Many candidates own mines with reason to resent the NGT’s ban on rat-hole operations

February 25, 2018 08:46 pm | Updated February 26, 2018 10:38 am IST - Jowai, Meghalaya

Mendipathar-25-02-2018-A helicopter carrying the star campaigner and Assam Finance Minister Hemanta Bishwa Sarma and BJP MP Shahnawaz Hussain takes off after the end of election campaigning on the last day of the Meghalaya election campaigning in 38 Mendipathar constituency in north Garo Hills district in Meghalaya on Sunday, February 25, 2018. Meghalaya and Nagaland Legislative Assembly elections will be held on 27 February 2018 and results to be declared on 3 March 2018. Photo: Ritu Raj Konwar

Mendipathar-25-02-2018-A helicopter carrying the star campaigner and Assam Finance Minister Hemanta Bishwa Sarma and BJP MP Shahnawaz Hussain takes off after the end of election campaigning on the last day of the Meghalaya election campaigning in 38 Mendipathar constituency in north Garo Hills district in Meghalaya on Sunday, February 25, 2018. Meghalaya and Nagaland Legislative Assembly elections will be held on 27 February 2018 and results to be declared on 3 March 2018. Photo: Ritu Raj Konwar

About 30% of the 374 candidates in the Meghalaya Assembly elections scheduled for February 27 are either owners of mines or have stakes in the largely unregulated coal mining and transportation industry.

That explains why the ban on rat-hole mining by the National Green Tribunal (NGT) in April 2014 and restrictions on limestone extraction — are major poll issues in four of Meghalaya’s 11 districts.
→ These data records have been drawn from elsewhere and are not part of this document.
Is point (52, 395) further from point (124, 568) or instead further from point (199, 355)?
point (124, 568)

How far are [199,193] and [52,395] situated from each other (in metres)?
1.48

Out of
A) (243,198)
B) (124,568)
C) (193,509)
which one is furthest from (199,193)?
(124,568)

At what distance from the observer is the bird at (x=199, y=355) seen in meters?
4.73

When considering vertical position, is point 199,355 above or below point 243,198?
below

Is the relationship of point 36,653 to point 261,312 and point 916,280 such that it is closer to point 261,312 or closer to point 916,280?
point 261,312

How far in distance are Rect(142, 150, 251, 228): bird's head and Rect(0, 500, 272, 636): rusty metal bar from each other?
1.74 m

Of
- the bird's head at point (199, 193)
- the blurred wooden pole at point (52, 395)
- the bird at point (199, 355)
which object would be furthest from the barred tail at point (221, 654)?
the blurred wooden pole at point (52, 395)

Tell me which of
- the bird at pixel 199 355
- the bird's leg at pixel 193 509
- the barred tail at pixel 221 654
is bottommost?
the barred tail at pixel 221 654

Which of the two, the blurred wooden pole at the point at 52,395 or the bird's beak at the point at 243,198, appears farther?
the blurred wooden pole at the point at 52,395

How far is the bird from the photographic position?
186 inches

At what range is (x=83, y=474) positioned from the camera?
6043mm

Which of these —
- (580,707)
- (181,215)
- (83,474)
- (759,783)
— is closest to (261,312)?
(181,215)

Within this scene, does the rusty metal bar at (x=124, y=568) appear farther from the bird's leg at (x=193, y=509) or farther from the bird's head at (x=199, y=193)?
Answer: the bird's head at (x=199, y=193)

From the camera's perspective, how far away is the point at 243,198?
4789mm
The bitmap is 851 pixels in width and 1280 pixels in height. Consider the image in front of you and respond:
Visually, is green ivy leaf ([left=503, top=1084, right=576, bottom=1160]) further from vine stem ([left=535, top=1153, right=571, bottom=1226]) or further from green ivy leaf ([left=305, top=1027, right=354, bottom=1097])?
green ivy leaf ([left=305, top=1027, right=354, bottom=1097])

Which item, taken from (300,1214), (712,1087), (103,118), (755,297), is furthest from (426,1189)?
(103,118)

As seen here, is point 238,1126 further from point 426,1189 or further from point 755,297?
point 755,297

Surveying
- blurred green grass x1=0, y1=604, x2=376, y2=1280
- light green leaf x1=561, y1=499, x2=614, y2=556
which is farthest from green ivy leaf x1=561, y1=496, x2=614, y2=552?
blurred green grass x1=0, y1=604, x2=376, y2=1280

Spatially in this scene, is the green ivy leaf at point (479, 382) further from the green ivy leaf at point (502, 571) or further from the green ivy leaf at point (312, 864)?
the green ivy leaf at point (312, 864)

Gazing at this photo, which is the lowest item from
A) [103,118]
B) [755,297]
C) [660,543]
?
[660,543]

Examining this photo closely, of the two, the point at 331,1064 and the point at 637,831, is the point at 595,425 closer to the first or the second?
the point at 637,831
The campaign in the State and Nagaland ended on Sunday.

16 crucial seats

The coal and limestone belts in these four districts and a part of a fifth account for 16 of the State’s 60 seats. The ban has affected the local economy and the lives of some 2.5 lakh people dependent on the sector, though green activists claim coal and limestone are being mined and transported clandestinely.

The BJP, in a bid to capitalise on the “resentment” against the Congress-led coalition government for “not doing enough” to combat the ban, has promised a permanent solution within 180 days of forming the next government in the State.

“The Mukul Sangma government not only failed to address the issue but also took three years to submit a mining policy, underscoring a lack of commitment,” Nalin Kohli, BJP’s in-charge for Meghalaya, said.

Mr. Sangma’s pet constituency, Ampati, is in the coal mining district of South Garo Hills. His wife Dikkanchi D Shira, seeking to retain the Mahendraganj seat for the Congress, owns a coal mine.

‘Cong. has abdicated’

The contention of the BJP as well as the National People’s Party (NPP), a major regional force, is that Mr. Sangma’s Congress could have used Meghalaya’s status as a Sixth Schedule State to get the NGT ban lifted.

“People of Meghalaya largely depend on coal but the State government under Mr. Sangma’s leadership failed to let mining resume,” NPP chief Conrad Sangma has said at rallies in Chokpot and Mawshynrut, two coal-rich constituencies.

The anger is most apparent in the East Jaintia Hills where most of the candidates are coal mine owners or are backed by them. The district, bordering Bangladesh, has two constituencies — Khliehriat, arguably the hub of mining activities in Meghalaya, and Sutnga-Saipung.

“In Meghalaya, people own land, not the government for imposition of bans. But the Mukul government could invoked Para 12 A(b) of the Sixth Schedule that would enable the President of India to exempt Meghalaya from the provisions of central mining laws,” Justine Dkhar, the BJP’s candidate for the Khliehriat seat, said.

Mr Dkhar had won the seat as an independent in 2013, but joined the BJP after being assured of a lenient coal mining policy> the industry was worth ₹400 crore annually at its peak.

In the adjoining Sutnga-Saipung constituency, the top three contenders — the NPP’s Hopeful Bamon, who had won the seat in 2013 as an independent, BJP’s Hambertus Nongtdu and Shitlang Pale of Congress — all have stakes in coal mining.

The Congress meanwhile has accused rivals of distorting facts. “NGT had banned illegal coal mining in view of its effect on environment and health, not coal mining as a whole,” Mukul Sangma had said earlier.

The State’s Lok Sabha member and lead Congress campaigner, Vincent Pala said it would be wrong to say his party was blind towards the hardship faced by those associated with coal and limestone mining. “The Congress is no less concerned than the others,” he said.